■ **Exercício escrito A**
Transcreva novamente as entradas, desde a linha que contém “From the camera, how” até o fim das entradas, trocando “gothic spire” por “stone tower” e mantendo todo o restante inalterado.

■ **Texto fornecido**
-------------------------
Letícia Carolina Pereira do Nascimento tem 29 anos e muitos sonhos pela frente. Um deles foi realizado recentemente, ao assumir o cargo de professora efetiva da Universidade Federal do Piauí (Ufpi), no campus Almicar Ferreira Sobral, em Floriano. Ela foi consagrada a primeira travesti a ocupar um cargo como este em uma universidade pública piauiense.

Sim, travesti. O termo, que foi ressignificado pelo movimento e hoje conta como um valor político e histórico, não difere das bandeiras de lutas das transexuais e transgêneros. Em verdade, Letícia nos ensina que ser travesti é ser resistência e linha-de-frente para o embate contra o patriarcado, que culmina com o machismo e suas reverberações mais cruéis, como a transfobia, lgtbfobia e feminicídio.

Letícia Pereira mostra um viés feminista. Crédito: Raíssa Morais.

Em um mundo cada vez mais repleto de ojeriza ao diferente e de mil e um termos com o sufixo “fobia”, Letícia Carolina, nascida em 14 de agosto de 1989, é pedagoga e mestra em educação pela Ufpi. Atualmente é doutoranda em educação pela mesma universidade que hoje deixa de ser apenas seu ambiente de estudo para ser também seu ambiente de trabalho.
-------------------------
■ **Extrato de dados**
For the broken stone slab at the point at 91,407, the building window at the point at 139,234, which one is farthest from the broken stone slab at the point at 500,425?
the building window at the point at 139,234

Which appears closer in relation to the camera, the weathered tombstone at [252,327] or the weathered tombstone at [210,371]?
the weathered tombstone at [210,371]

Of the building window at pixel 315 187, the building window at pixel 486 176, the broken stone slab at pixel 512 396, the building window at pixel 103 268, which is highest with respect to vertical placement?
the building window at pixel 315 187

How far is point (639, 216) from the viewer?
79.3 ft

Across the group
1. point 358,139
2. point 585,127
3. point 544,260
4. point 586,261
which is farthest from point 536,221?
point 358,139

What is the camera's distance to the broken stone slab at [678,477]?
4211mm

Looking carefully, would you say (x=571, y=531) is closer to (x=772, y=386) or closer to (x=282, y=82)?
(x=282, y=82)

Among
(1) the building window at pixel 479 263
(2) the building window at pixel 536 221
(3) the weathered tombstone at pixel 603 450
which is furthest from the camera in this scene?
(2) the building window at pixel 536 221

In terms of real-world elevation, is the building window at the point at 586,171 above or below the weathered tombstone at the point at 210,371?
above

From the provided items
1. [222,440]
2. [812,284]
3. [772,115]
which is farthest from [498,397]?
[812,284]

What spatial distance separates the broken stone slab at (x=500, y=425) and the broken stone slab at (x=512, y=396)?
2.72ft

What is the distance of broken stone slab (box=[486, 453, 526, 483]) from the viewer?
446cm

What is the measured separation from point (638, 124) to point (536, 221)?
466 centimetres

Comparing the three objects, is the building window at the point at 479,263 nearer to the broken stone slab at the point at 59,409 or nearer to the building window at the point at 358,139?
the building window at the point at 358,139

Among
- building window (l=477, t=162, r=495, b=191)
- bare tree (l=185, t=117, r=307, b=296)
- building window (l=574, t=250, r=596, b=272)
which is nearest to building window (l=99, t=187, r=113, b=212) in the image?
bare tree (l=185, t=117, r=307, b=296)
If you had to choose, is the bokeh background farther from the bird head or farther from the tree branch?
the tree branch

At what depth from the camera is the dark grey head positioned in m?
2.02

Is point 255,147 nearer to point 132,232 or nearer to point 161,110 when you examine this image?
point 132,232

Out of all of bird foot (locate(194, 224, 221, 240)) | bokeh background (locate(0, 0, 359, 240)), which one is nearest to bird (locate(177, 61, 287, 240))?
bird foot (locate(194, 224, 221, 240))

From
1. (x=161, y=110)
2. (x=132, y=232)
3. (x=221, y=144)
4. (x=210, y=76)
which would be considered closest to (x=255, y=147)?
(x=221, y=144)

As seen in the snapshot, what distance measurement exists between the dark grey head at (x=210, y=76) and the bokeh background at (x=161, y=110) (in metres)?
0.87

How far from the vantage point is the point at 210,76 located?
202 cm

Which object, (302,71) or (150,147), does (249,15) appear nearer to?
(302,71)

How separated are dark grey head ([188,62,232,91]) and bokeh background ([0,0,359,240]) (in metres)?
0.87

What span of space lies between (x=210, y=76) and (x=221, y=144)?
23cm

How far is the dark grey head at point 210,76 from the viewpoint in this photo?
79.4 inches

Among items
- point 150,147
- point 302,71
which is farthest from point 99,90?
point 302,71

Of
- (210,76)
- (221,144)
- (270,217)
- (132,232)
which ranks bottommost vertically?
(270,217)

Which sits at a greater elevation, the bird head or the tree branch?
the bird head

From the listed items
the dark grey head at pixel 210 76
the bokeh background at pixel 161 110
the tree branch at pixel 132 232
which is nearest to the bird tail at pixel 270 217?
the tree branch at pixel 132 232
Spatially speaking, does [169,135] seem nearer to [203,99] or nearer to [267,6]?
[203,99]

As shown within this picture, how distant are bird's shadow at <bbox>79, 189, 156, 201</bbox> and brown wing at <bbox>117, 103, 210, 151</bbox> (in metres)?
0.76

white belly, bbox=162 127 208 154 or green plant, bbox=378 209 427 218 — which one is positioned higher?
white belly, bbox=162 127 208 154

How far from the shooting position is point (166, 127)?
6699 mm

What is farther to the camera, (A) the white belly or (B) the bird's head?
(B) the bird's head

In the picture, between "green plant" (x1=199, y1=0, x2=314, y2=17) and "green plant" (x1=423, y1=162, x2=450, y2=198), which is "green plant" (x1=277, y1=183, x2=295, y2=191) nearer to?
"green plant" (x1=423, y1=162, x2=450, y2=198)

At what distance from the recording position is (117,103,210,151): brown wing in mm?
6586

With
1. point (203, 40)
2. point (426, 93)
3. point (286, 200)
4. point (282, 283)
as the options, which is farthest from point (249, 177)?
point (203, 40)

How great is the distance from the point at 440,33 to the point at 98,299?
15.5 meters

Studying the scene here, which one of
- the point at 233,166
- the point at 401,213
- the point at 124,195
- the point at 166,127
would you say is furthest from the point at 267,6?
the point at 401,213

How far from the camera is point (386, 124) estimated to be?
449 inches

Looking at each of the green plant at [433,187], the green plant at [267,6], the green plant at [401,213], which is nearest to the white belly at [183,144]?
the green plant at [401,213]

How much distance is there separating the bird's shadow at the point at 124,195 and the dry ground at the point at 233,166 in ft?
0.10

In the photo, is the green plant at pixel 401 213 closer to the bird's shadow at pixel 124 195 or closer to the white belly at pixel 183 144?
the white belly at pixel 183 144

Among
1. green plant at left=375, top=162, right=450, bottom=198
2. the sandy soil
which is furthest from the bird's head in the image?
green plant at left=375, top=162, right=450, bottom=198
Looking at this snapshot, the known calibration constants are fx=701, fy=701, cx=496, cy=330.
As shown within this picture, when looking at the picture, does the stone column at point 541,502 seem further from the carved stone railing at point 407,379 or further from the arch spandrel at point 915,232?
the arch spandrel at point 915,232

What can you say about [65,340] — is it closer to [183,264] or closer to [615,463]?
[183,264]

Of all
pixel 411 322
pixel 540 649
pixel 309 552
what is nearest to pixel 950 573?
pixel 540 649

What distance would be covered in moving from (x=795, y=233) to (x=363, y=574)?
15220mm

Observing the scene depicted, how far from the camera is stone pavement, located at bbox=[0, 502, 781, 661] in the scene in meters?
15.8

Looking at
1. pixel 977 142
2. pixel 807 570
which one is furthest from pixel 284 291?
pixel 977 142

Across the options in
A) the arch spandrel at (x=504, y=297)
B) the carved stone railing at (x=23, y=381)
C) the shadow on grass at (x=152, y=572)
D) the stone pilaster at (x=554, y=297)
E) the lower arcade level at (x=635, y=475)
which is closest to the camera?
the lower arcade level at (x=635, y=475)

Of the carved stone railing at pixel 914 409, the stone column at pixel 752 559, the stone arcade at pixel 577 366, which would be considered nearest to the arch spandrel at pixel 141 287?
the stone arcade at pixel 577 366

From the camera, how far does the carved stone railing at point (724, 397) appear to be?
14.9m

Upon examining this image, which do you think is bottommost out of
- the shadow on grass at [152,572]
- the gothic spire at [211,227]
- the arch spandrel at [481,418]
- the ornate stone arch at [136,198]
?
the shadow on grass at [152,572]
-------------------------
■ **Exercício escrito B**
De acordo com o texto fornecido, em que data nasceu Letícia Carolina?

■ **Resposta escrita A**
From the camera, how far does the carved stone railing at point (724, 397) appear to be?
14.9m

Upon examining this image, which do you think is bottommost out of
- the shadow on grass at [152,572]
- the stone tower at [211,227]
- the arch spandrel at [481,418]
- the ornate stone arch at [136,198]
?
the shadow on grass at [152,572]

■ **Resposta escrita B**
14 de agosto de 1989.